That’s kinda like asking why is my hot food hot?

Heat is energy, energy is moving, why isn’t my food moving?

There are two kinds of charges, let’s call them positive and negative. Equal charges repel each other and opposite charges attract each other and usually stuff is neutral (equal amounts of positive and negative charge).

Now if you add, move or remove charges from something that isn’t able to revert the process (insulating material), then you create a local charge imbalance. that for example attracts or repels stuff and if something comes in close contact so that the electric field (dependent on the inverse of the distance, so the closer the stronger) is so high that air becomes conductive, you’ll have a spark discharge (a tiny lightning), between the charged object and for example your finger.

In that case you have a current of charge moving from one place to another but if you just carry a charged thing around, then it’s static, the charges aren’t moving.

Static electricity isn’t static, it’s just the name we give it.

It’s actually arising from a charge on one item, and a lack of a charge on another, that when you join them together they create a path that facilitates the electricity (electrons) to flow.

This is more related to “potential”. If an item at A is at a high potential, and an item at B is at a low potential then, eventually, depending on the potentials and the distance and the materials between (e.g. air), the potential difference will overcome the resistance of the materials and thus create a flow of electricity.
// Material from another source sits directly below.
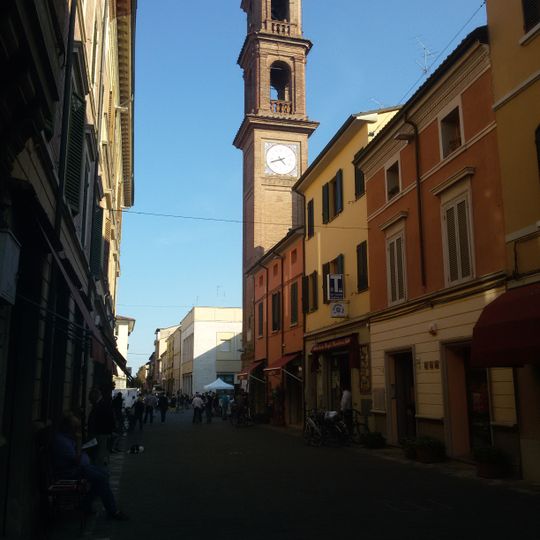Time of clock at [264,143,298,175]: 4:42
Like air pressure at point A and a lower pressure at point B, eventually the high pressure will burst into the low pressure area naturally and try to “even it out”. We call potential difference “voltage”. Voltage overcoming a particular resistance will generate current, which is the movement of electrons.

A “static charge” is just a potential building up on one item, that’s all. It stays on that item. Not “still”, but just around that item and flowing around it, a bit like a high-pressure weather front, it is constantly swirling and evening itself out and moving, even microscopically but it stays over the same mountain. But when the high-pressure is put next to low-pressure, the high-pressure air will blow into the low-pressure area, and the same with the potentials and electrons.